I’m getting all over the place. 


 I need help, and I never thought it would be so to find entry level people to do simple entry level work. A lot of people expect my work to be this super exciting craft where engineering, craftsmanship and art interconnect to make a machine that is useful and beautiful at the same time. And even though it can be like that, a lot of it is very boring and repetitive and without mastering the boring and repetitive part of the craft. Anyone should be able to do that right? Unfortunately no. People get bored and the expectations they had quickly banish and then they stop caring about the work and quality suffers (creating more work for to do in the process) or they quit.

Brain Vomit #2: Broken Pipe

Today is Monday April 12th, I forgot to take a mask with me so I couldn’t go into the hardware store to buy a couple things I need for the shop. Then I got to the shop to find the back of my shop flooded because a pipe broke upstairs. It’s not too bad, but still I’m not happy about it. Luckily nothing important got wet. My machines are fine, clients' bikes are fine. Getting upset about it is not going to solve anything. I just have been hoping these blog posts would be a bit more intellectual and write down whatever is on my mind. Right now all I have in my mind is that broken pipe. The Plummer is on the way. I got my mask. As soon as he gets here I’m going to the hardware store to get the things I need for today. The show must go on.
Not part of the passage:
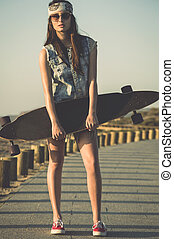 Skater Girl - Beautiful and fashion young woman posing with...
Brain Vomit #1: Welcome to Hern's journal

Welcome to my journal/blog/whatever. This page is meant to be raw, unedited, open and honest. With misspellings and all, fuck it. I’ve been wanting to write a book for a while but I find it hard to get my thoughts straight so I’m taking the same approach from cycling and racing. If i don’t train I’m not going to be in shape and If I am not in shape then why sign up for the race? I’m only going to embarrass myself. So if I want to write a book I better start typing, put down all my good and bad ideas for everyone to see. Why not? If anything I’m making content and in this day and age content is everything. A half baked blog post has a lot less repercussions and takes a lot less effort than a Vlog on youtube. My following would have to be people who like to read I guess. I will try to keep these short. Quick 20 minutes behind my keyboard just putting down my miles in words. I have to warn you a lot of these will be garbage, some might be good but i can’t guarantee it. Right now I don’t know how often I will post, I'm hoping to write something every day, we’ll see tomorrow and the day after that. I’m not a writer but these are my attempts at being one and maybe when i become a decent writer i’ll start on my book. For now this is just my brain vomit in the shape of a blog post.